My greatest source of pride related to this monograph began with Steve Anker telling me that Callie Angell, adjunct curator of the Andy Warhol Film Project at the Whitney Museum of American Art, had told him that my essay on Empire facilitated their sequencing of the reels, a task up until then considered daunting for the reels where the Building is consistently illuminated from start to end. She was gracious about crediting me in the Whitney's The Films of Andy Warhol: Part II booklet and later in her Acknowledgement to Andy Warhol Screen Tests (regrettably the vowels in my last name were transposed to “Thiese”).
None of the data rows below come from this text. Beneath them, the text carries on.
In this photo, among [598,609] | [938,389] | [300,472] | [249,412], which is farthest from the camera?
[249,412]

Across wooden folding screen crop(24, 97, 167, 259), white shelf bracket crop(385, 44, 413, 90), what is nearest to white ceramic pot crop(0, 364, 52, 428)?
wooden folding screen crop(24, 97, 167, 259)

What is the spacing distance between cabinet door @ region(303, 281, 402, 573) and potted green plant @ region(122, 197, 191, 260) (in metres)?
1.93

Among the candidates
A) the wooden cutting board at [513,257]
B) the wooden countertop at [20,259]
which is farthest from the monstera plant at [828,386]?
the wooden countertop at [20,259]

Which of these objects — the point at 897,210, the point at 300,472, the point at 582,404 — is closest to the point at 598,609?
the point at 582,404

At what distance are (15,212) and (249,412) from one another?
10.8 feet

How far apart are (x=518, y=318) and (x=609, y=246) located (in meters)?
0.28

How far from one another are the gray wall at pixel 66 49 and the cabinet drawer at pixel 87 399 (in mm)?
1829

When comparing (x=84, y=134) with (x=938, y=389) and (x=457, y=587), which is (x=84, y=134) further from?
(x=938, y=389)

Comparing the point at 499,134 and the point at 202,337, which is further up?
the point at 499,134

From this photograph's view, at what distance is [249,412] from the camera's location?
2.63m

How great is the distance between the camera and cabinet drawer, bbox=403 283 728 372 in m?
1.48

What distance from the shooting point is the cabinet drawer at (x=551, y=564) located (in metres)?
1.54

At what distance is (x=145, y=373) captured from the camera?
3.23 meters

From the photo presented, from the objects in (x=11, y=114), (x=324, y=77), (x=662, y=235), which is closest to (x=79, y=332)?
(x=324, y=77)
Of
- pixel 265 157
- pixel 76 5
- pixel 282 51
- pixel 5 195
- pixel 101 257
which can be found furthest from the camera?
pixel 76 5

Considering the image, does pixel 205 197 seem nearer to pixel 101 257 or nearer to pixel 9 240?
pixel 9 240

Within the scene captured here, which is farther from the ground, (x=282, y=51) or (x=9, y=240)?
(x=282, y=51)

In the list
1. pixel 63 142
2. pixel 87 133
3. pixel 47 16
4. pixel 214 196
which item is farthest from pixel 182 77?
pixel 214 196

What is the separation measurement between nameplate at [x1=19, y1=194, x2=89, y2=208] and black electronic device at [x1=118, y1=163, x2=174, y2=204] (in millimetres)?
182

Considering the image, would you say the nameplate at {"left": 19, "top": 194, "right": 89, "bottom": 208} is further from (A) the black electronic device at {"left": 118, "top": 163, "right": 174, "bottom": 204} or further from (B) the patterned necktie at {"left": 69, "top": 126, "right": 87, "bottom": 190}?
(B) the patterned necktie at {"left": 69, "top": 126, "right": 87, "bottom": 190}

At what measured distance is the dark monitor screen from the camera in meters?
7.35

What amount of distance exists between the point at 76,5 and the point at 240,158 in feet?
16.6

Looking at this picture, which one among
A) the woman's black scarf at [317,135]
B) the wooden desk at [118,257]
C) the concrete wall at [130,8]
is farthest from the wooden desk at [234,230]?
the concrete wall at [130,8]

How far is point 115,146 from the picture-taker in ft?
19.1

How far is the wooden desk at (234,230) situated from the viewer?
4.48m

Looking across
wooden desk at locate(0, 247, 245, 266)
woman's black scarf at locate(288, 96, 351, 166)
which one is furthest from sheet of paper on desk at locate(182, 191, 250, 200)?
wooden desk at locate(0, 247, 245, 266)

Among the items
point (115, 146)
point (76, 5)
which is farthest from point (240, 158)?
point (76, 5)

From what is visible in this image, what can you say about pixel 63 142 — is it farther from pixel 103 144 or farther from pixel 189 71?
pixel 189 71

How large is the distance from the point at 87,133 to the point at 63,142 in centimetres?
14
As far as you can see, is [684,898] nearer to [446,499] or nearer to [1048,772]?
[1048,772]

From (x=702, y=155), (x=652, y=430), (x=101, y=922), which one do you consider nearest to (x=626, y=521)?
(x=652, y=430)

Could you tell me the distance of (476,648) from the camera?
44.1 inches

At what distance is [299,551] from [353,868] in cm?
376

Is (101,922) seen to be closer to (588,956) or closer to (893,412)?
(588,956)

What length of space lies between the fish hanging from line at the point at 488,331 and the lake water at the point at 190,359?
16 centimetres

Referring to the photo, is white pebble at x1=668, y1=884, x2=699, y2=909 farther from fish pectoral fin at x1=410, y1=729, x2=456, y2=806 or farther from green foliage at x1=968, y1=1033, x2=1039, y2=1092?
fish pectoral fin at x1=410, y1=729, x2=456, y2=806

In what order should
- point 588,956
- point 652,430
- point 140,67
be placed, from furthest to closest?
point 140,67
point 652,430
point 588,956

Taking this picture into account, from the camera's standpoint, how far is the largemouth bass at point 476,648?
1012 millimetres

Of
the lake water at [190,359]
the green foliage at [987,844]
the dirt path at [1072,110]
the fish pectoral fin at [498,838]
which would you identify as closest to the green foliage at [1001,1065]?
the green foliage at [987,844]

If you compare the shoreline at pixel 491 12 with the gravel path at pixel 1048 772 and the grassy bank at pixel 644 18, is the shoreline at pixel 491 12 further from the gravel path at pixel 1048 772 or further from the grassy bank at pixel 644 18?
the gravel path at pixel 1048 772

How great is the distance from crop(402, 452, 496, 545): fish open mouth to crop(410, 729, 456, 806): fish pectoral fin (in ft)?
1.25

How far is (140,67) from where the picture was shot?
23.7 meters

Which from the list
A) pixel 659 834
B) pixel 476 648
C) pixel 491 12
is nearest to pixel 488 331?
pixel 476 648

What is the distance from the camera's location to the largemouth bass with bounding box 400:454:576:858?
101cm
When I traveled to New York for premieres of the second release of restorations in 1994, she was exceedingly generous with her time and curatorial elan, taking me behind the scenes at the Whitney and introducing me to scholars, critics, Superstars, and senior staff of the still-in-the-works Warhol Museum in Pittsburgh. We'd been in touch a few times since that visit but the news of her suicide took a long time to reach me. With Kurt's agreement we are releasing this PDF on May 5th, 2021, the eleventh anniversary of her passing.
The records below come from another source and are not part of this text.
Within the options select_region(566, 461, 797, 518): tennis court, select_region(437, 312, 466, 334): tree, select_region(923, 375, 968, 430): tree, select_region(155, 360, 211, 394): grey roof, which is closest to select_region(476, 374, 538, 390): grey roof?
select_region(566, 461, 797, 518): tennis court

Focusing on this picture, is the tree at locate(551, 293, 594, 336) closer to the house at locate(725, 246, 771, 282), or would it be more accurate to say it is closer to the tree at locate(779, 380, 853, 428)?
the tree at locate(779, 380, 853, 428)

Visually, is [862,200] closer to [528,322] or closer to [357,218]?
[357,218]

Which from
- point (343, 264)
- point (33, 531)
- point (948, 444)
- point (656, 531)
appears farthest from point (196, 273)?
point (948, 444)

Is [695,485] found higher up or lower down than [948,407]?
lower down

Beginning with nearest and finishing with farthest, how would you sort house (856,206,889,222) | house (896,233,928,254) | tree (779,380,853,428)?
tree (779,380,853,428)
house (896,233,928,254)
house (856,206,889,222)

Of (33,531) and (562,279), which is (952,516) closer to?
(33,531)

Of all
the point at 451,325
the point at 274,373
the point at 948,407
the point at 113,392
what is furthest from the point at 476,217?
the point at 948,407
It's worth noting that Kurt and I were on a tight deadline and were not able to preview all of the films we discuss here. Throughout these pages we're guilty of having injected fresh energy into old myths, misrepresentations, and outright falsehoods. My biggest regret related to this publication is relying too much on the literature, old issues of Film Culture and the like, and not telephoning or writing letters to key players who were very much alive at the time of the writing.

Pieces of the Warhol puzzle occasionally still drop into place for me. I must have been suffering from Warhol fatigue in the months immediately after our monograph was published because it was more than a decade before Lou Reed and John Cale’s Songs for Drella (1990) entered my consciousness via a friend's mix CD. It remains a favorite, partly because it, too, perpetuates untruths, and partly because I feel seen in the lyrics of Work:

Andy said a lot of things, I stored them all away in my head
Sometimes when I can't decide what I should do I think what would Andy have said
He'd probably say you think too much
That's 'cause there's work that you don't want to do It's work, the most important thing is work

I’m grateful that I had the opportunity to see the late John Giorno give a flawless reading/performance from memory at the First Unitarian Universalist Church in 2009. And I still make an effort to see “new” Warhol films. I caught the Pacific Film Archive's screening of Poor Little Rich Girl (1965) and a selection of Screen Tests in 2018. I was fortunate to be in town for a geography conference when Chicago Filmmakers screened Tiger Morse (1967) and Jill Johnston Dancing (1964) in 2015. In 2012 I was able to schedule an appointment at the Warhol Museum and spent several days viewing VHS dupes, finally seeing Couch, having a rip-roaring time viewing Ondine, Ingrid Superstar, and others in Since (1966), and being absolutely transfixed as Jack Smith commandeered the closing minutes of Camp.

I'd like to see Eat and Chelsea Girls again, and I remain deeply envious of anyone who's seen Drunk.